- _Tâche A_: D'après l'article sur la candidature de la Belgique au Conseil de sécurité, combien de pays compte le groupe des pays occidentaux et autres ?
- _Tâche B_: Poursuivez, s'il vous plaît, l'article sur la candidature de la Belgique au Conseil de sécurité à partir de sa dernière phrase.

- _Extrait cité_:
########################################

La Belgique brigue un siège au Conseil de sécurité

Notre pays a entamé une campagne pour décrocher un siège non-permanent au Conseil de sécurité de l’ONU pour la période 2019-2020, et accéder ainsi au principal organe de décision onusien pour la sixième fois depuis la création des Nations Unies. La Belgique est par ailleurs candidate au Conseil des droits de l'homme de l'ONU pour la période 2015-2018.
A2005

La décision de briguer un des 10 sièges non-permanents, renouvelés tous les ans par groupe de cinq, avait été prise dès 2009 par le gouvernement belge, dirigé à l'époque par Herman Van Rompuy - devenu depuis lors président du Conseil européen.

A cinq ans de l'élection par l'Assemblée générale, fixée pour fin octobre 2018, la campagne est désormais lancée, avec trois candidats jusqu'ici déclarés au sein du "groupe (régional) des pays occidentaux et autres", qui rassemble 29 pays, dont seize sont aussi membres de l'Union européenne. Le WEOG aura droit à deux sièges au Conseil de sécurité - outre ceux des membres permanents que sont la France et le Royaume-Uni - en vertu d'une répartition régionale typique à l'organisation mondiale.

########################################

- _Bloc de données_:

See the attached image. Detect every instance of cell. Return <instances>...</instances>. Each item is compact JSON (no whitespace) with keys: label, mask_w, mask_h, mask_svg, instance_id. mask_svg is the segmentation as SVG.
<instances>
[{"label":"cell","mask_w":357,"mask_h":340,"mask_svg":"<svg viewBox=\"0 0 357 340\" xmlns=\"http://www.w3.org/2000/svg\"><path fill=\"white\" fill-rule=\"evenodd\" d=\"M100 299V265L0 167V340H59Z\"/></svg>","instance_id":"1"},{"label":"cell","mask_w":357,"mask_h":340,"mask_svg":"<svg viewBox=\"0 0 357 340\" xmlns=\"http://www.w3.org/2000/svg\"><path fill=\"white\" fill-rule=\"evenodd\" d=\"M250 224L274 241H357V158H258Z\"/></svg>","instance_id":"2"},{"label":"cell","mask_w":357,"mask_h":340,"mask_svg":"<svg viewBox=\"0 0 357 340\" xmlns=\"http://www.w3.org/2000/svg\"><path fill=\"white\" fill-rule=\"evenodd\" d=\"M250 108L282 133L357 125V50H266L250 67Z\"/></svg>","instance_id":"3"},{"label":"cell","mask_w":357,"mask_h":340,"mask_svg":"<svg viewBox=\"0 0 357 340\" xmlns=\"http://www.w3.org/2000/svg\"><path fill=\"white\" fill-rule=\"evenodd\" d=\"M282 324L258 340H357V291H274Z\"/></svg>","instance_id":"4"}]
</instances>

########################################

- _Réponse A_: Ce groupe rassemble 29 pays.

- _Réponse B_:
Il s'agit, outre de la Belgique, de la puissante Allemagne - qui a déjà siégé à cinq reprises, dont la dernière fois en 2011-2012 - et d'Israël. L'Etat hébreu n'a toutefois jamais réussi à se faire élire au Conseil de sécurité en raison de l'opposition des pays arabes et de leurs alliés et du fait du non-respect de plusieurs résolutions onusiennes.

Mais d'autres candidatures ne sont toutefois pas exclues, estiment les diplomates belges en poste à New York. Le Premier ministre Elio Di Rupo (photo) a, à cette occasion, rappelé à plusieurs reprises - et notamment depuis la tribune de l'Assemblée générale - que la Belgique est le quinzième contributeur financier des Nations Unies.

La Belgique a déjà siégé à cinq reprises - en 1947-1948, 1955-1956, 1971-1972, 1991-1992 et 2007-2008 - au Conseil de sécurité, que son ancien ministre des Affaires étrangères (aujourd’hui commissaire européen au Commerce) Karel De Gucht qualifiait volontiers de "kernkabinet du monde".